Practicing mantras/ affirmations is a simple and highly effective way to change how your brain thinks and what it believes. Mantras, or affirmations, are thought patterns we practice to change our neural pathways. Remember when I said we don’t just wake up and choose to be negative? The reason that’s true is that we cannot choose without evidence. In everything you’ve ever experienced, your brain has subconsciously filed that experience somewhere in your brain. The easy way to sort this by is negative or positive experiences. If you’ve experienced something “negative” and you’ve experienced it several times, each time, your brain is filing it away as further proof of a belief.

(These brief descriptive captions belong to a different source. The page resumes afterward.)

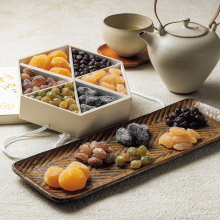 商品画像 【お歳暮】銀座鈴屋　華やぎ甘納豆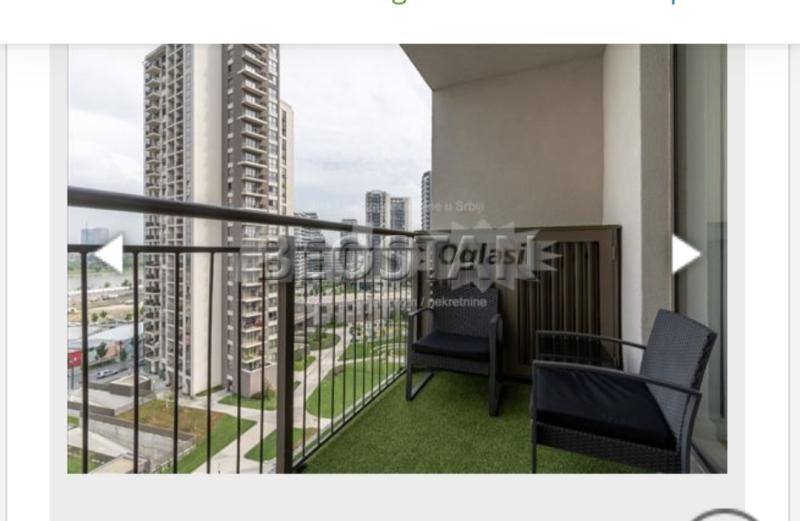 Centar - Beograd na vodi BW #65890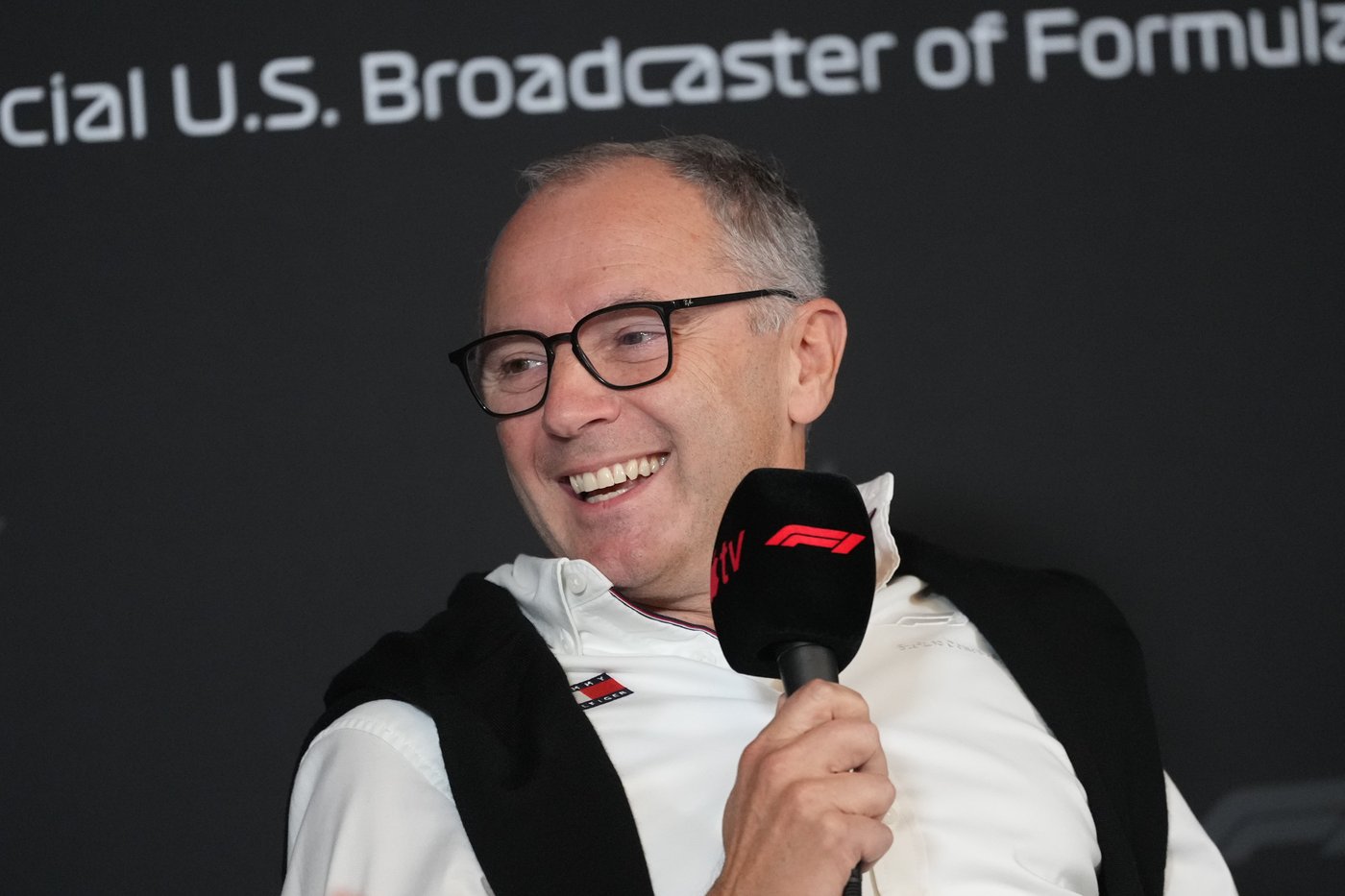 F1 CEO Domenicali dismisses Verstappen's retirement hint over 2026 rule changes | iNFOnews.ca F1 CEO Domenicali dismisses Verstappen's retirement hint over 2026 rule changes | iNFOnews.ca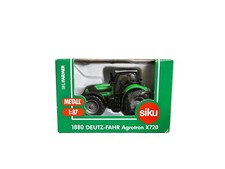 Siku Farmer 1880 | Deutz-Fahr Agrotron X720 | 1:87 Metall | NEU & OVP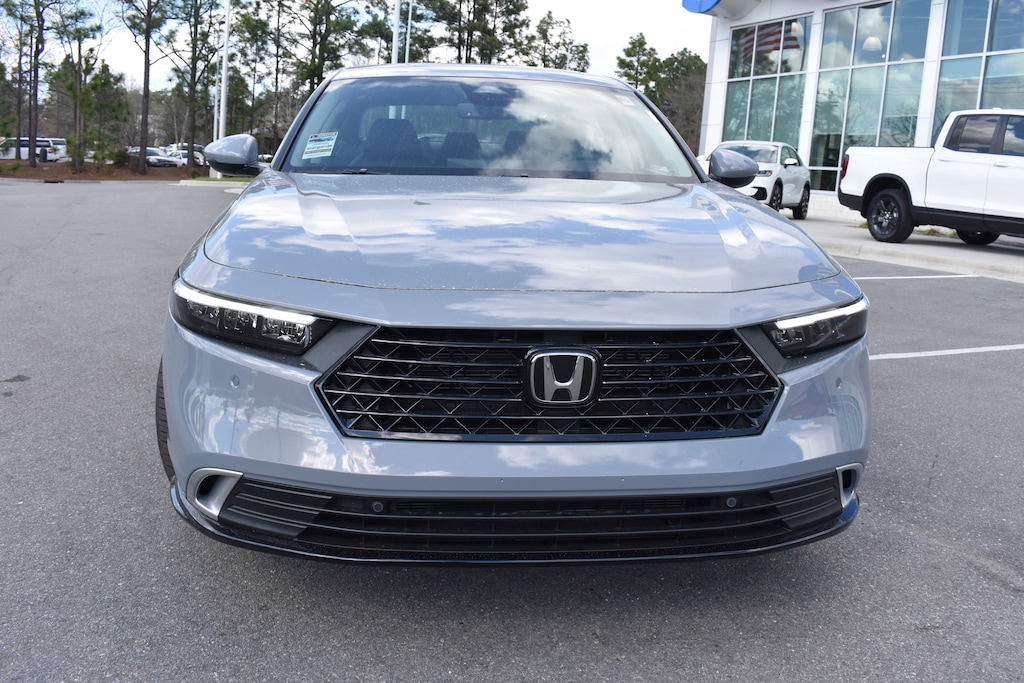 New 2026 Honda Accord Hybrid Touring Sedan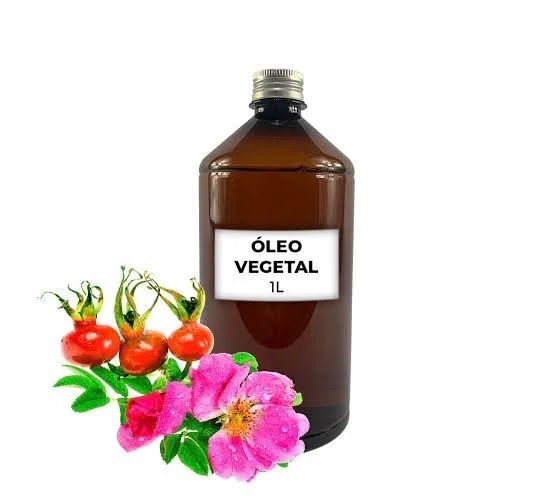 Óleo Vegetal PURO de Rosa Mosqueta 1L 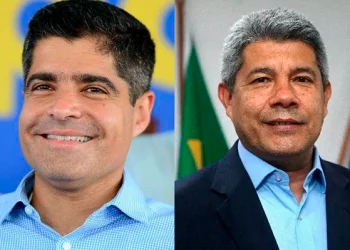 Pesquisa Quaest aponta que ACM Neto venceria Jerônimo em 2026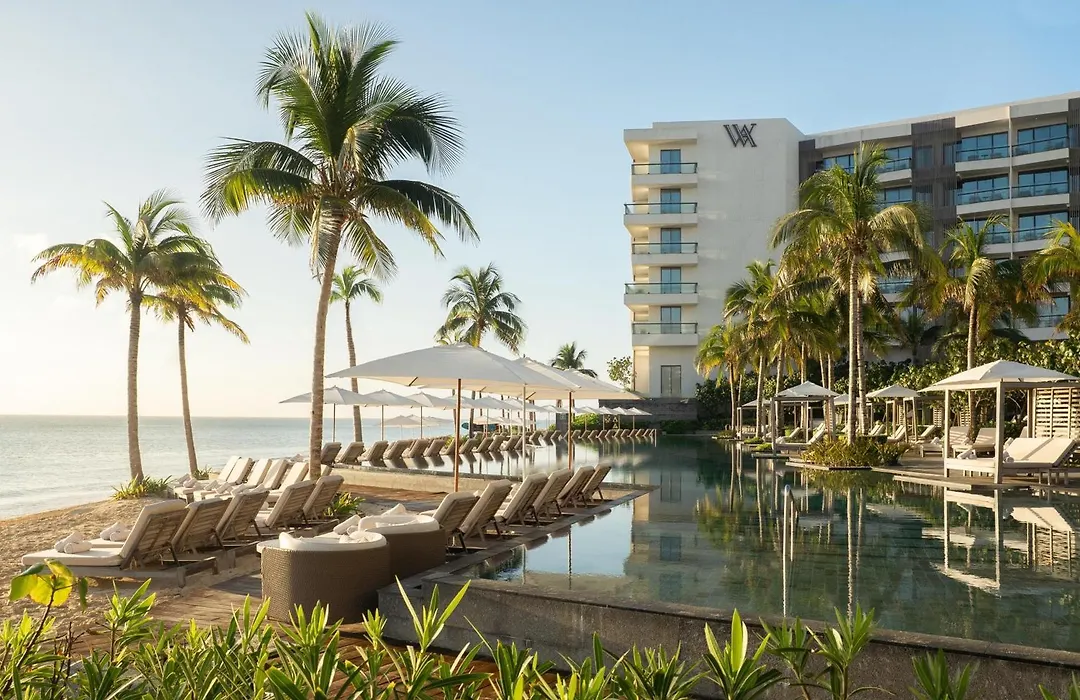 Waldorf Astoria Riviera Maya, An All-Inclusive Experience-1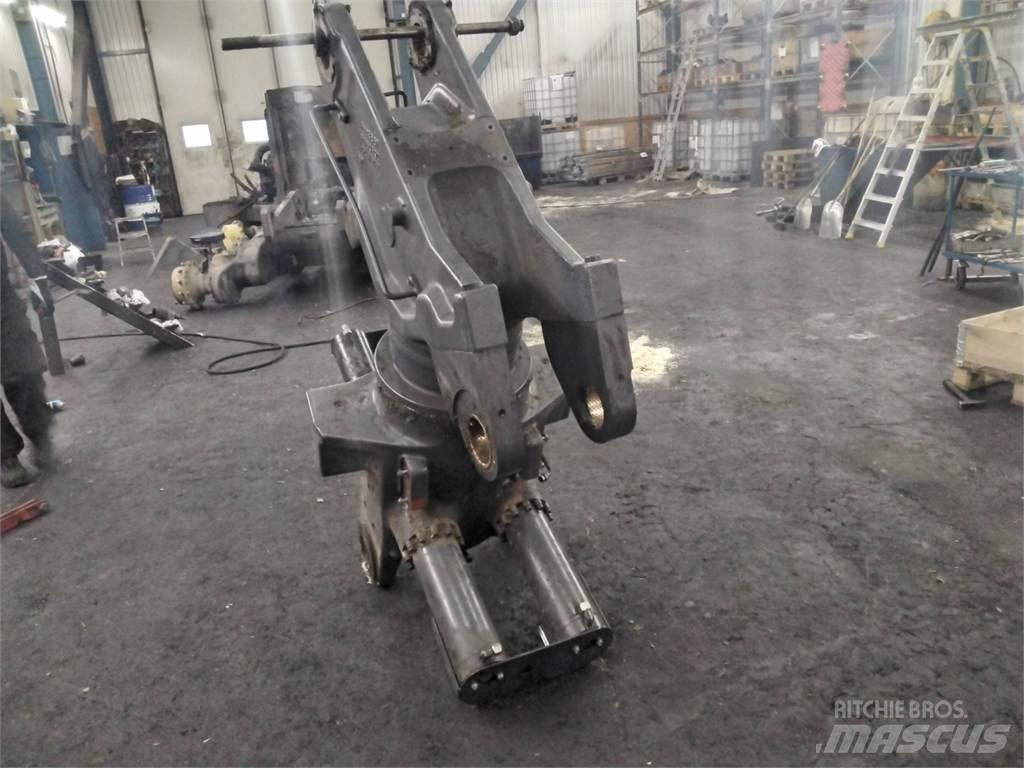 John Deere CH9 收穫起重機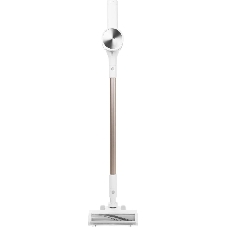 Пылесос вертикальный Xiaomi Vacuum Cleaner G20 EU D205 (BHR8831EU) белый, питание от аккумулятора, 150 Вт, уборка сухая, пылесборник 0.6 л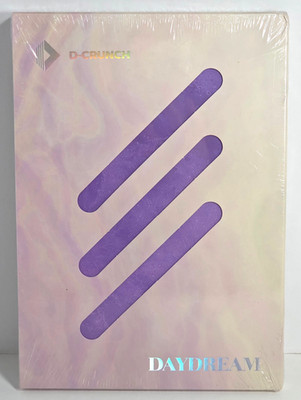 D-Crunch Daydream 4th Mini Album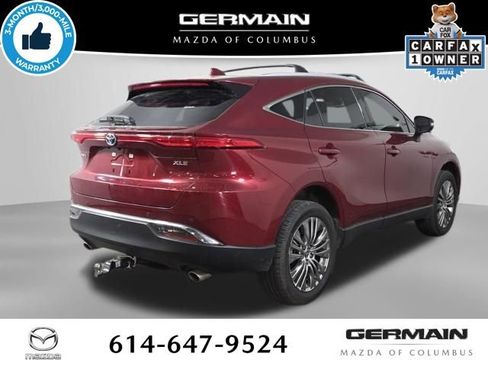 Used 2023 Toyota Venza XLE AWD/4WD image 8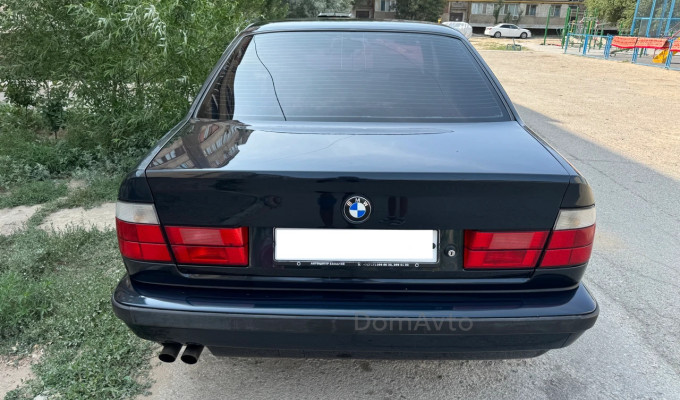 BMW 5 серия 1995 года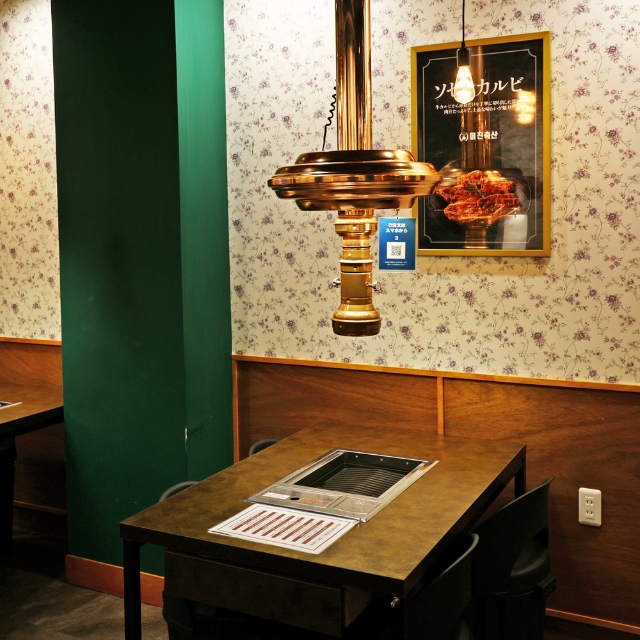 ミジンチクサン大阪本店 サムギョプサル専門店（本町・堺筋本町/居酒屋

For example, if you get stuck in traffic 4 out of the 5 days each week that you’re heading to work, and this pattern persists over weeks, each day, your brain is filing that experience as further proof that “you’re always stuck in traffic.” But, by practicing mantras or affirmations like “Traffic will be a breeze today.” or “It’s so nice to arrive at work in 20 minutes.” then you’re creating new subconscious beliefs that even though these affirmations themselves might not be true, at least your brain understands there are other options besides being stuck in traffic. Over time, and as you create even more concise mantras, your brain will change its belief, and you will quite literally attract circumstances, like less traffic, that will make the new proof your brain needs to change your belief.

Forgiveness

Practicing mantras is absolutely the most challenging step. Once you start telling your brain to believe differently, forgiveness and setbacks seem easy. When we start training our brains to believe differently than they already do, we have to address the proof of the old belief. By forgiving past circumstances and releasing their hold over your present, you’re allowing space for new experiences to enter. By letting go of the handle past experiences have, you’ll no longer expect them in your future. Meaning if you forgive (or if that sounds too silly), release and let go of the past experience of chronically sitting in bad traffic, you’re letting your brain know it’s okay to experience something else.

Moving beyond setbacks

This is where we get to keep our “realistic” point of view rather than being an “optimist” who promotes toxic positivity. We do not live in a perfect world. As I’ve stated so many times before, and will always remind you of, we live in a world with free will. Meaning other people’s choices will affect our lives. Bad days will happen, and negative habits we’ve experienced in the past will happen again. But, this is when we go back to step two and practice more forgiveness. We cannot let one, two, ten, or however many setbacks stop us from changing our lives. No matter how many setbacks we have, we must choose to persevere and continue creating change.

It should feel uncomfortable and hard when you begin to train your brain to be optimistic. You’re training your brain to believe differently from an already well-established and learned belief. But remember, you’re on this journey because you’re choosing to live a better, more intentional life.

P.S. I have a little announcement for you! The podcast will be taking a brief hiatus through the holidays and New Year! My personal and business priorities are getting a little shift, and that meant taking a break from the podcast! But don’t fret! The Do the Dman Thing Podcast will be back and, of course, BETTER THAN EVER, on February 1st! I’ll see you then!